Denmark Set to Deport Asylum Seekers outside Europe
Denmark's parliament on Thursday passed a law enabling the government to relocate asylum seekers to countries outside Europe, news wires reported. The move is seen as an apparent break with the EU's efforts to overhaul Europe's failed migration and asylum rules.
Under the new law Danish authorities would get the right to move migrants arriving on Danish soil to asylum centres in a partner country, potentially outside Europe, where they would have their asylum cases reviewed. "If you apply for asylum in Denmark, you know that you will be sent back to a country outside Europe, and therefore we hope that people will stop seeking asylum in Denmark," the government party's immigration speaker Rasmus Stoklund told broadcaster DR earlier on Thursday.
Denmark, however, has yet to reach an agreement with a partner country, but Stoklund said it was negotiating with several candidate countries.

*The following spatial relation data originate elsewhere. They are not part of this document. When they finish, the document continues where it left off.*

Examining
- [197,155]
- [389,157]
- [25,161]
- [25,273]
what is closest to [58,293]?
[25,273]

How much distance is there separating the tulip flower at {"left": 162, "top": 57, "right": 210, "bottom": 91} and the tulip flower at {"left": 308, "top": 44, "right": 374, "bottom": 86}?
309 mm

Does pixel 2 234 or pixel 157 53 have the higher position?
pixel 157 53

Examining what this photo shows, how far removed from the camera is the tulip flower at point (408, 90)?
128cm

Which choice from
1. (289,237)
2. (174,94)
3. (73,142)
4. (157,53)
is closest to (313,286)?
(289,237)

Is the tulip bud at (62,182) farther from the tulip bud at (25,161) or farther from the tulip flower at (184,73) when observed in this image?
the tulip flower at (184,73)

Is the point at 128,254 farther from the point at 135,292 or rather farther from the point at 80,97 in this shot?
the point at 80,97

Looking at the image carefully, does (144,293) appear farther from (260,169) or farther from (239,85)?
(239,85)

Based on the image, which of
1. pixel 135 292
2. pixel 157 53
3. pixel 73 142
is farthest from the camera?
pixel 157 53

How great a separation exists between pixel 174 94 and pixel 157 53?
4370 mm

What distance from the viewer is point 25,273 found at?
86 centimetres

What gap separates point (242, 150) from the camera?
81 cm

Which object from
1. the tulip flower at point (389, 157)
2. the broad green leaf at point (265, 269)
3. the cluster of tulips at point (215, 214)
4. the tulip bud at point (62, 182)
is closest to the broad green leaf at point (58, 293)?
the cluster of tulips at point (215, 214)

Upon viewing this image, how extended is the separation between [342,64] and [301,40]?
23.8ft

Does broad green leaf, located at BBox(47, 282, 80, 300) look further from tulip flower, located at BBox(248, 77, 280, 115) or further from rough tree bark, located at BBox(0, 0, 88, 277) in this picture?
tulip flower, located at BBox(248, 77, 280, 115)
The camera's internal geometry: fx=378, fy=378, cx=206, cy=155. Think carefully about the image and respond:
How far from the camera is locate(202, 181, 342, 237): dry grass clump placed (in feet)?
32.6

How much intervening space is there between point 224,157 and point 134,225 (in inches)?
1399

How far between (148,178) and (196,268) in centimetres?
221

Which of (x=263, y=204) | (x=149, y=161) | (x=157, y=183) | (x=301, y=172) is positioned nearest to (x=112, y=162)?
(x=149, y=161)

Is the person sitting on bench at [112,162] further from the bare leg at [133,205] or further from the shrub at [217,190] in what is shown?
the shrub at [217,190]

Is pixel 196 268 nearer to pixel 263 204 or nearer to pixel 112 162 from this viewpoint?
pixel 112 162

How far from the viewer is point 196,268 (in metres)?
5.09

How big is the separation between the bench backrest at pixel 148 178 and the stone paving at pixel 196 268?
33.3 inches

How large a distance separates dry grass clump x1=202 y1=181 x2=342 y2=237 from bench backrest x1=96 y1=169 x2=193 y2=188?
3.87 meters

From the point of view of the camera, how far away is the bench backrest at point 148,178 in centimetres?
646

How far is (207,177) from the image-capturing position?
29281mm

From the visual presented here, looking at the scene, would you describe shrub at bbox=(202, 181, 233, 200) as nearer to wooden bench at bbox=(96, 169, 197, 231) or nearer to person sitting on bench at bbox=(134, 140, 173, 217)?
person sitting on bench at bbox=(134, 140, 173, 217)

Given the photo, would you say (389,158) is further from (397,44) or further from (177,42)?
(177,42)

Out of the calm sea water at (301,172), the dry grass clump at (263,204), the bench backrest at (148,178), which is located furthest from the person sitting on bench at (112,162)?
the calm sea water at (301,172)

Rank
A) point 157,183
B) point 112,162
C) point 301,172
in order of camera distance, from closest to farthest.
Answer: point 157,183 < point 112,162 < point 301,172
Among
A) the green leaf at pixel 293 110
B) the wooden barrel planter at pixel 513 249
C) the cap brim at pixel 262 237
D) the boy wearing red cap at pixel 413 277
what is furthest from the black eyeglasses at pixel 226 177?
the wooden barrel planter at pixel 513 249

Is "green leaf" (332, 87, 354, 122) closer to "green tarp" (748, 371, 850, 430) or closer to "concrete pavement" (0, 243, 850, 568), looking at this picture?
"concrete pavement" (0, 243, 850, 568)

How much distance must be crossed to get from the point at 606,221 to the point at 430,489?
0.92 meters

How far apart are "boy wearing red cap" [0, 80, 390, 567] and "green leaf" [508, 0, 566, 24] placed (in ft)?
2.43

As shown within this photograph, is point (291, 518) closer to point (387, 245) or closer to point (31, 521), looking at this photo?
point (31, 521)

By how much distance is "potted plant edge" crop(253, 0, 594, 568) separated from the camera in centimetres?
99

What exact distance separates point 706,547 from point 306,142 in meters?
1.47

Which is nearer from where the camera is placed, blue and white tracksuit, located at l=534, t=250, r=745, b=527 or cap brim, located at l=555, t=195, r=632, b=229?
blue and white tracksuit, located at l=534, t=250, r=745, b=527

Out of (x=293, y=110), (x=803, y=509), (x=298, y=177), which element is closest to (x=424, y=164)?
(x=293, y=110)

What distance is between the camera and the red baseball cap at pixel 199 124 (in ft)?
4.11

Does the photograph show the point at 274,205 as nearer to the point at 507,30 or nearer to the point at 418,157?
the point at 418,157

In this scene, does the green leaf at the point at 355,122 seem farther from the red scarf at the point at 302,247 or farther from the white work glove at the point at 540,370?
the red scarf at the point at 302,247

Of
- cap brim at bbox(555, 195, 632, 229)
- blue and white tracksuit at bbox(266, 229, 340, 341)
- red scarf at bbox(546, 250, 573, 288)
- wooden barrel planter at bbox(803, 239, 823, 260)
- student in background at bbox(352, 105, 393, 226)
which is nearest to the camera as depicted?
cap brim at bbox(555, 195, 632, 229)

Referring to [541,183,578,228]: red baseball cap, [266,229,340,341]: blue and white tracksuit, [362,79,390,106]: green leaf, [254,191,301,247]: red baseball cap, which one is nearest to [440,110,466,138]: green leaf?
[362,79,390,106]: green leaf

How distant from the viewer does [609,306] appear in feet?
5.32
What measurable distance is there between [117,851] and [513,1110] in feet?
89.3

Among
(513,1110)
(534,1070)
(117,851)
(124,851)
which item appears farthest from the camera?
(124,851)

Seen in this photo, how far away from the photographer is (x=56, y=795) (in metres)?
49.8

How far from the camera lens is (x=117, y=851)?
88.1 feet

The wealthy nation, which followed a hardline immigration policy over the last decade, has a declared goal of receiving zero asylum seekers, and instead aims to only accept refugees under the UN's quota system.
Critics worry the plan will undermine the safety and welfare of refugees and compromise their human rights as well as allow Denmark to duck its obligations within the EU. "The idea to externalise the responsibility of processing asylum seekers' asylum claims is both irresponsible and lacking in solidarity," Charlotte Slente, general secretary of the Danish Refugee Council said.